Sunday, August 15, 2010

You really can't bugger a hedgehog

They are very cute, and very prickly. More pictures here.



A friend of mine is breeding those. The temptation is huge.

Tuesday, August 10, 2010

"...ribbed and dotted condoms to stimulate you both"

The text above was on a pack of condoms at the grocery store checkout, and it made me wonder: are there really any women who can derive some pleasure (I mean vaginally) from those ribs and dots, or indeed notice them?

Tuesday, August 03, 2010

Sleep, what's that?

I should really write every day in a Bridget Jones style how many hours I have slept, and what has prevented me from sleeping more.

The common reasons for going to bed late: had someone over, was at someone's place, been to a party, been out for a beer with friends, been reading a book, been to the movies, been blogging, been on IRC, been studying Chinese characters, been masturbating, been trying to read the TV Tropes through, been on the phone with someone living far away, been cooking, been thinking whether I want an ice cream, been thinking, been just too lazy to get my ass from the chair to bed.

The Other Sanity

Today I've read The Other Russia, the vision of Eduard Limonov, the leader of Russia's National Bolsheviks.

The text's purpose is to raise the reader's warrior spirit, and it does work: approximately by the page three I could easily visualize myself dressed in a loincloth and with the author's intestines right on the tip of my spear.

Mind you, this post is not Russia-bashing for once. Anyone who'd spend his whole life in Russia would surely have enough sense not to start a National Bolshevik party, because the country already had one and it didn't turn out quite as advertised. On the other hand, never underestimate the lack of common sense.

No, Limonov is not entirely a product of Russia. He was kicked out the there in 1974 (guess Russia was in no condition to feed two simultaneous Bolshevik parties), moved the the US, "fell in with the New York punk and avant-garde scene", according to Wikipedia, moved to France in 1982, quickly became active in French literary circles and moved back to Russia in 1991 to become a politician.

French intellectual circles are a dangerous place to put a power-hungry idiot in, as a couple of millions dead Cambodians can attest.

Anyway, Limonov believes in young energy and liberating young people from their families. He disapproves of families in general, because the family is just a burden on a budding young hero. His idea of the proper family values is free polyamorous sex where people get satisfied and nobody refuses anyone (he is not clear on how that is to be achieved), where nobody is tied down to any kind of family, where women are obliged to have at least 4 children, who are taken away as soon as they can walk and raised by the society. He wants to permit polygamous families.

Well, you can understand him. For some reason his party seems to be rather short on women. The party homepage features heroes, martyrs and authors, none of whom happen to be women, and the photo gallery shows a few women in the demonstrations. I am sure that if every one of those women took a harem of 10 men, they'd all be one happy unfamily. (Limonov does warn against mating outside the party, so that is out.)

He doesn't like school much, either, and gives his own model for education: "Education will become short and will be different. Boys and girls will be taught to shoot from grenade throwers, to jump from helicopters, to besiege villages and cities, to skin sheep and pigs, to cook good hot food and to write poetry."

◆ **INPUT DATA**:
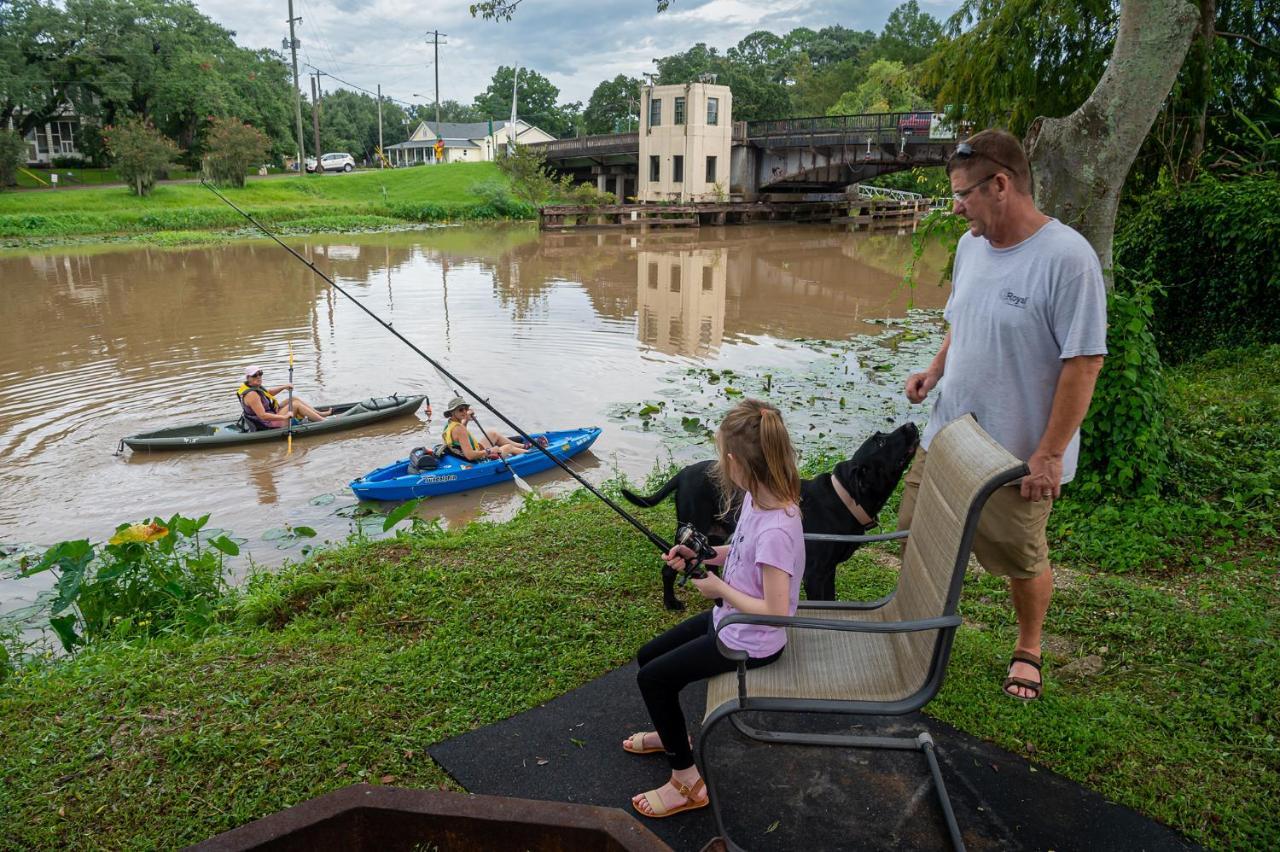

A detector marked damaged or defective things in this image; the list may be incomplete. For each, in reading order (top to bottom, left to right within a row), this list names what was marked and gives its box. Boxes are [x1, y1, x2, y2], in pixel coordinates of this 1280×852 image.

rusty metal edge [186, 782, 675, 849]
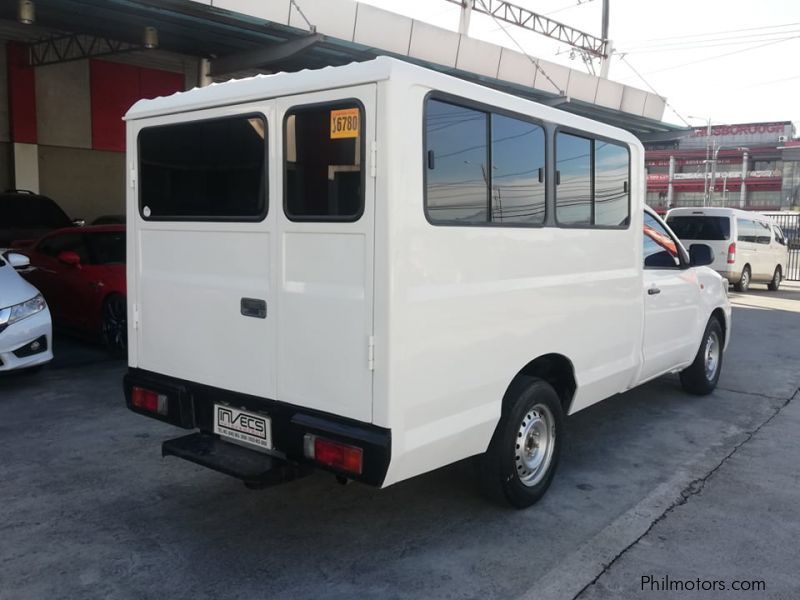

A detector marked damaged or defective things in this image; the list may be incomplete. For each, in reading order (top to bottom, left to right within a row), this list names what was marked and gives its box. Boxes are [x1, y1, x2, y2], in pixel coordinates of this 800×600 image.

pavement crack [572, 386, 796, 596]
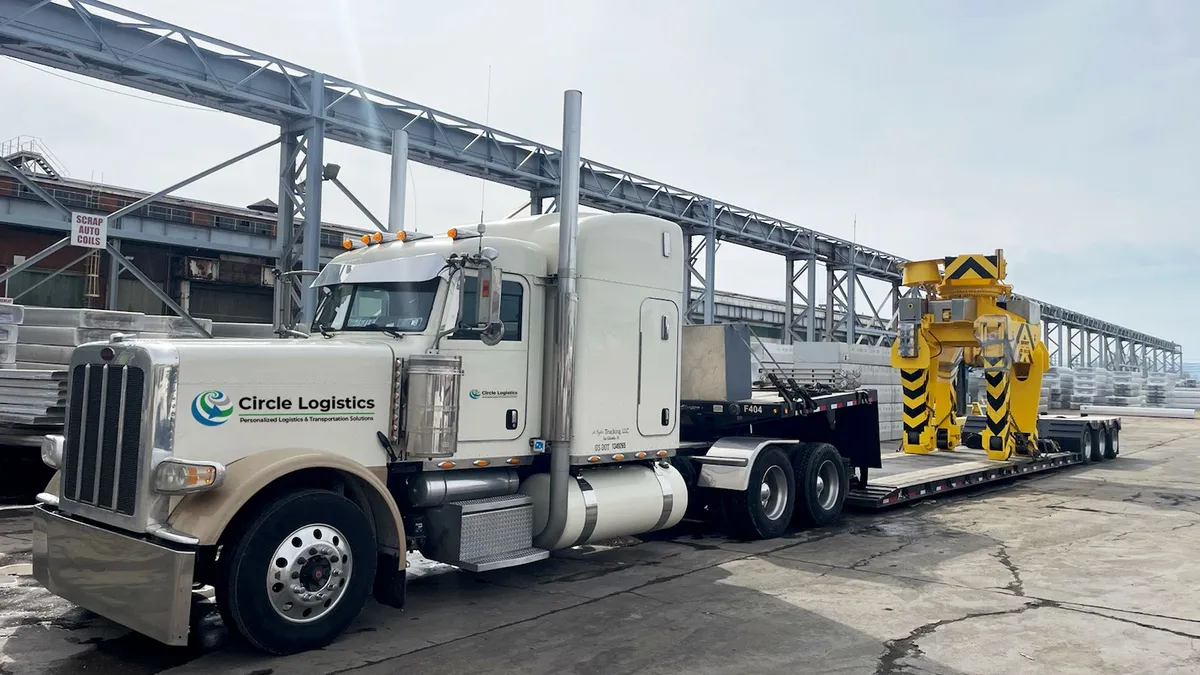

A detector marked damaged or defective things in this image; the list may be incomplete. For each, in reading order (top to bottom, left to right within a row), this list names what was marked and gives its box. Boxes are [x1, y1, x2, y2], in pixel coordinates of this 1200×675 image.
* * *
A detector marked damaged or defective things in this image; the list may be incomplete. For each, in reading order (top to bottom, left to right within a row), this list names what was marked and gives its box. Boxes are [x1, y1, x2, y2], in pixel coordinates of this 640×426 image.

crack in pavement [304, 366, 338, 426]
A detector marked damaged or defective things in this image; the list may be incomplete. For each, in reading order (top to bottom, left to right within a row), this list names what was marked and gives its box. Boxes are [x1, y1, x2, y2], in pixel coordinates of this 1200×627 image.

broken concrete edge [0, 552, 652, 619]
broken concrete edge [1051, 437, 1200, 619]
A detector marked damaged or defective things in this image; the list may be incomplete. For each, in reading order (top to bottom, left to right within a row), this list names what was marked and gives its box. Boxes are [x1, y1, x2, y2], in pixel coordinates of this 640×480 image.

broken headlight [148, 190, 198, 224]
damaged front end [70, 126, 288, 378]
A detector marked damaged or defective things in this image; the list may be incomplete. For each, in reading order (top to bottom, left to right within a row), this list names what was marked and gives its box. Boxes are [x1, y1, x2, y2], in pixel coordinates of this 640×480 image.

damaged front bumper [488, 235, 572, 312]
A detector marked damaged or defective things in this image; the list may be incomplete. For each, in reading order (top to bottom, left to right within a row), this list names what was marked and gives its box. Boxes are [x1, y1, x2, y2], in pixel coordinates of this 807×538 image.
---
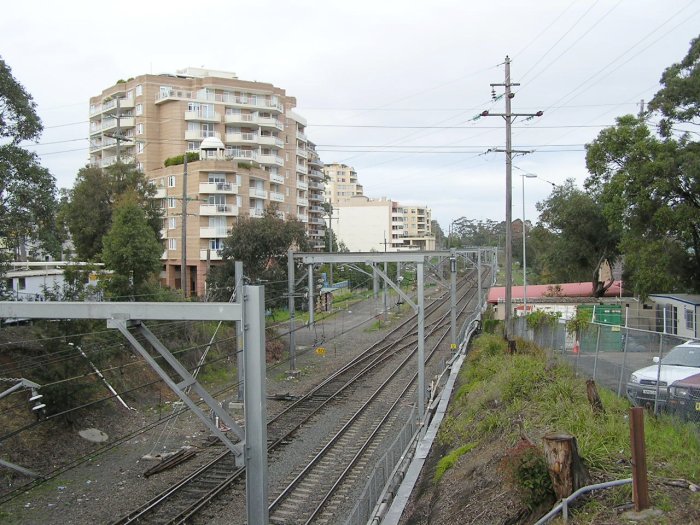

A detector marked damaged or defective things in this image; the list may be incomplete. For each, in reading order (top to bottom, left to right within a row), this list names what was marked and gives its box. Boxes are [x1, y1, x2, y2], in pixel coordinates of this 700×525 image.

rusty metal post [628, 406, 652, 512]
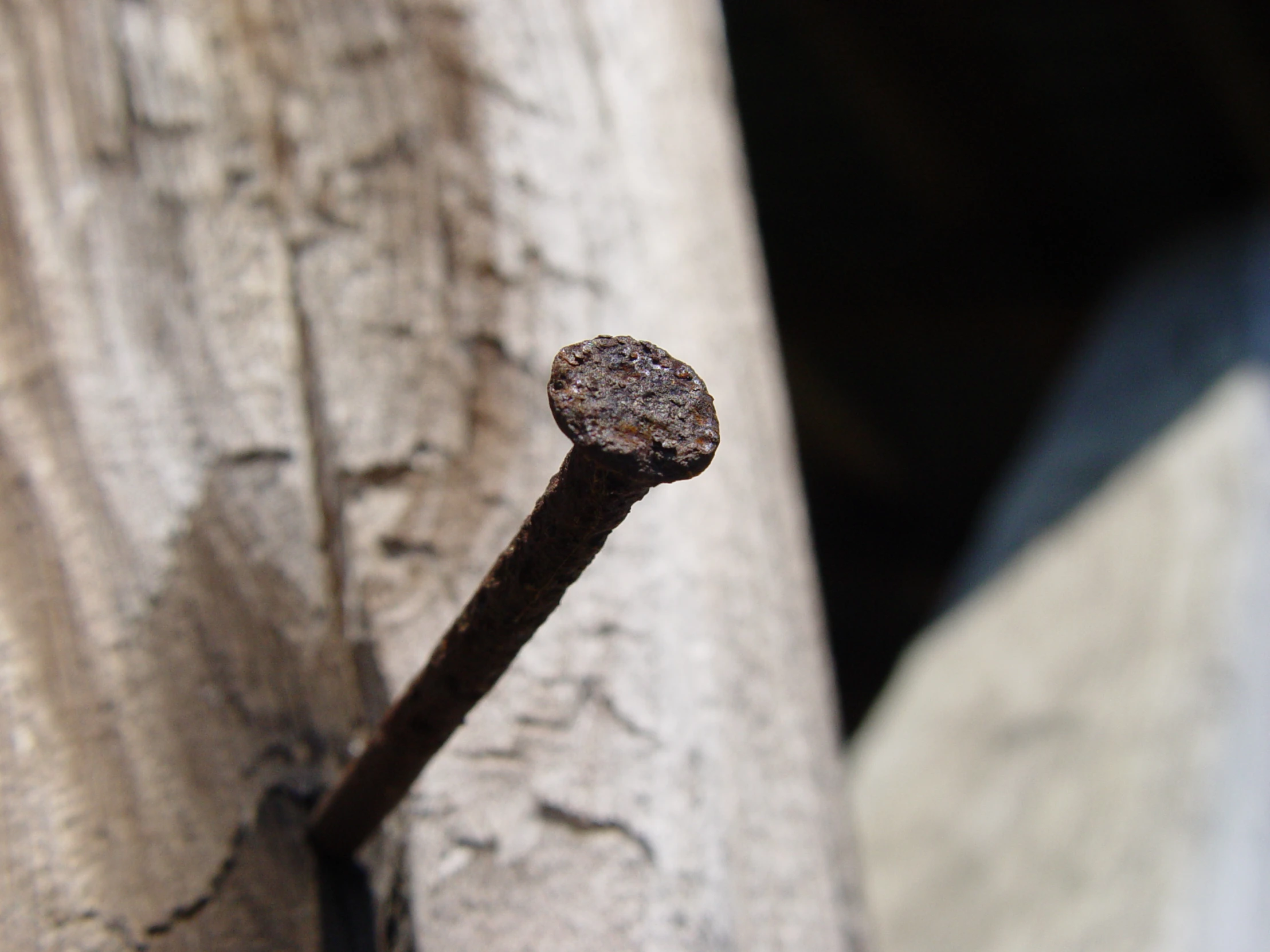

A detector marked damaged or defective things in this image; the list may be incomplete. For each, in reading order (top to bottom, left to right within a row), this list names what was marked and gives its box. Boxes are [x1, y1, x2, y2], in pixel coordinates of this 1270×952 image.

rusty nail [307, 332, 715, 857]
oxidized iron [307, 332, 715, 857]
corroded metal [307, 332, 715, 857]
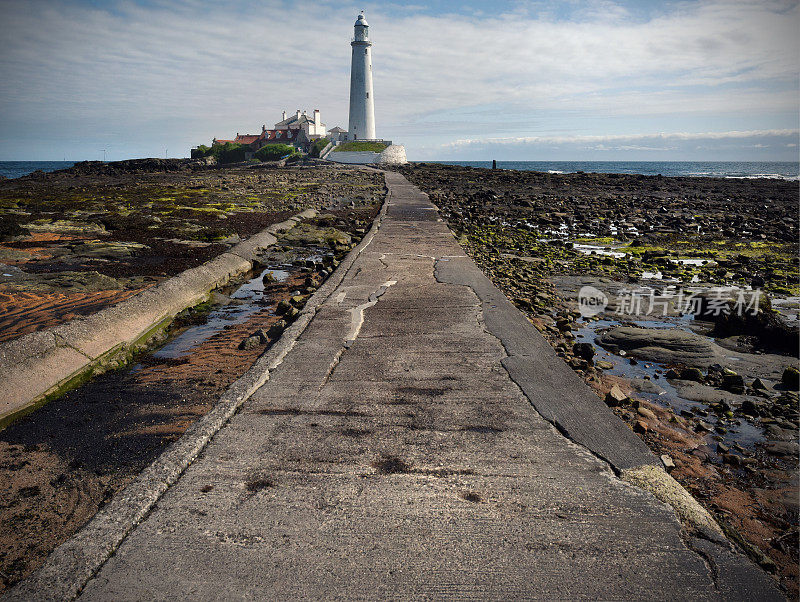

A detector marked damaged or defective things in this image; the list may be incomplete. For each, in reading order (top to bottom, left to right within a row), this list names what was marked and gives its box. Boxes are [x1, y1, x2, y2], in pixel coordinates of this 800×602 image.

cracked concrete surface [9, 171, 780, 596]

◆ **OBJECTIVES**:
1/ Quote the blog text from "Tuesday, August 10, 2010" up to and including "from sleeping more.".
2/ Put the lines of the listing, from the line with "this 800×600 image." up to and including the line with "this 1200×675 image.", into a JSON list of strings, one string per line, skipping blank lines and leaving out the pictures.

◆ **IN RESPONSE**:
1/
Tuesday, August 10, 2010

"...ribbed and dotted condoms to stimulate you both"

The text above was on a pack of condoms at the grocery store checkout, and it made me wonder: are there really any women who can derive some pleasure (I mean vaginally) from those ribs and dots, or indeed notice them?

Tuesday, August 03, 2010

Sleep, what's that?

I should really write every day in a Bridget Jones style how many hours I have slept, and what has prevented me from sleeping more.

2/
[
  "A detector marked damaged or defective things in this image; the list may be incomplete. For each, in reading order (top to bottom, left to right within a row), this list names what was marked and gives its box. Boxes are [x1, y1, x2, y2], in pixel coordinates of this 800×600 image.",
  "pavement crack [572, 386, 796, 596]",
  "A detector marked damaged or defective things in this image; the list may be incomplete. For each, in reading order (top to bottom, left to right within a row), this list names what was marked and gives its box. Boxes are [x1, y1, x2, y2], in pixel coordinates of this 1200×675 image."
]